### WORK INSTRUCTION
The Fargate forum post below includes an ECS service module. List every attribute set directly inside its `ecs-sample` container definition, with its value.

I am trying to start using fargate but my terraform setup seems to be wrong since the public DNS of the ALB returns 503 Service Temporarily Unavailable
. The task never get started and health status is unknown.
Infra setup
Public ALB->ECS service in private subnets with Fargate
I have also created necessary vpc endpoints
NAT gateway : 1 per AZ
ECS
module "ecs_service" {
source = "terraform-aws-modules/ecs/aws//modules/service"
name = var.ecs_service_name
cluster_arn = module.ecs_cluster.arn
runtime_platform = {
operating_system_family = "LINUX"
cpu_architecture = "X86_64"
}
cpu = 1024
memory = 4096
# Container definition(s)
container_definitions = {
ecs-sample = {
cpu = 512
memory = 1024
essential = true
image = "public.ecr.aws/aws-containers/ecsdemo-frontend:latest"
port_mappings = [
{
name = var.ecs_service_name
containerPort = var.ecs_service_port
hostPort = var.ecs_service_port
protocol = "tcp"
}
]
}
}
subnet_ids = module.vpc.private_subnets
security_group_ids = [module.ecs-container-sg.security_group_id]
autoscaling_min_capacity = 1
autoscaling_max_capacity = 5
load_balancer = {
service = {
target_group_arn = element(module.alb.target_group_arns, 0)
container_name = var.ecs_service_name
container_port = var.ecs_service_port
}
}
create_security_group = false
depends_on = [
module.ecs-container-sg,
module.alb
]
}
vars.tf
ecs_service_name = "ecs-sample"
ecs_service_port = 3000
ALB
module "alb" {
source = "terraform-aws-modules/alb/aws"
version = "~> 8.0"
name = "${var.project_name}-alb"
load_balancer_type = "application"
vpc_id = module.vpc.vpc_id
subnets = module.vpc.public_subnets
security_groups = [module.alb-webtraffic-sg.security_group_id]
http_tcp_listeners = [
{
port = 80
protocol = "HTTP"
target_group_index = 0
}
]
target_groups = [
{
name = "${var.ecs_service_name}-blue-tg"
backend_protocol = "HTTP"
backend_port = var.ecs_service_port
target_type = "ip"
deregistration_delay = 10
load_balancing_cross_zone_enabled = false
health_check = {
enabled = true
interval = 5
path = "/"
port = var.ecs_service_port
healthy_threshold = 2
unhealthy_threshold = 3
timeout = 3
protocol = "HTTP"
matcher = "200"

### GIVEN DATA
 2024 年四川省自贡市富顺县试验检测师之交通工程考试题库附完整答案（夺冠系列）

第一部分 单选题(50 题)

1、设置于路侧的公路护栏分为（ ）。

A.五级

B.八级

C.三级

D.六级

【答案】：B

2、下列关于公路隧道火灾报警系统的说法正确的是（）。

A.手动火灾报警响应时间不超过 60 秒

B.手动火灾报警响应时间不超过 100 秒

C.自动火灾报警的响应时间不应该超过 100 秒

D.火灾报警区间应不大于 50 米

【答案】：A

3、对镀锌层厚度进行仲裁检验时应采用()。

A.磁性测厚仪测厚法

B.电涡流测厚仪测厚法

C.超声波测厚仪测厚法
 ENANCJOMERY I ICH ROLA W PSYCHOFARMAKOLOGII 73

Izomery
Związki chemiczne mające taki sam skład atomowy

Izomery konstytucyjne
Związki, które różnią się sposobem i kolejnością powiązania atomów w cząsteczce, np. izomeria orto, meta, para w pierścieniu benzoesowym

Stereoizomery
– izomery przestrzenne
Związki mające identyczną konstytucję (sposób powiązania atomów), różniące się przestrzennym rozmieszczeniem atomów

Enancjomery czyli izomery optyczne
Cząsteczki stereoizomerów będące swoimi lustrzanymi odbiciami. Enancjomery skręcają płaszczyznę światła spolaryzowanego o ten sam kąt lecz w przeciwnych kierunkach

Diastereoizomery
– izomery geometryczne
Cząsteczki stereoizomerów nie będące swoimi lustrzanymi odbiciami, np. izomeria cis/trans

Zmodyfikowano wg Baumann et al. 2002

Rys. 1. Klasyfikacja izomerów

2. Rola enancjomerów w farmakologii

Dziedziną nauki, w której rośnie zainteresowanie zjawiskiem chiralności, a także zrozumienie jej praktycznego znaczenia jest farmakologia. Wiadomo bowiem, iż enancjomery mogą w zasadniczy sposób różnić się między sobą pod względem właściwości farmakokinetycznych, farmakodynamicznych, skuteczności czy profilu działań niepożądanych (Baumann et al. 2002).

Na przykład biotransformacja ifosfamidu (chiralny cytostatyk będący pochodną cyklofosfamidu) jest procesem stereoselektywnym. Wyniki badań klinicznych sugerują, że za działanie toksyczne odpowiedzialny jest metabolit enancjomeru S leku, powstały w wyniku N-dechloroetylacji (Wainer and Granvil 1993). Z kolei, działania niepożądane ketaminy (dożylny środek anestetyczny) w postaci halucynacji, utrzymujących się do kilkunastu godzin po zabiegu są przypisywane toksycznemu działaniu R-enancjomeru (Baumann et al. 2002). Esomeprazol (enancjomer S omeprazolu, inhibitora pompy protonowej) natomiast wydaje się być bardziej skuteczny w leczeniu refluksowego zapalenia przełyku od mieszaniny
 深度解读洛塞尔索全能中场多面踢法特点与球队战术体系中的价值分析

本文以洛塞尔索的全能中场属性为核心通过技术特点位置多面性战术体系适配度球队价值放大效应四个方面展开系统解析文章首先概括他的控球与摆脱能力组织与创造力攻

### RESPONSE TO THE EXERCISE
- cpu = 512
- memory = 1024
- essential = true
- image = "public.ecr.aws/aws-containers/ecsdemo-frontend:latest"
- port_mappings = a list holding one mapping with name = var.ecs_service_name, containerPort = var.ecs_service_port, hostPort = var.ecs_service_port, protocol = "tcp"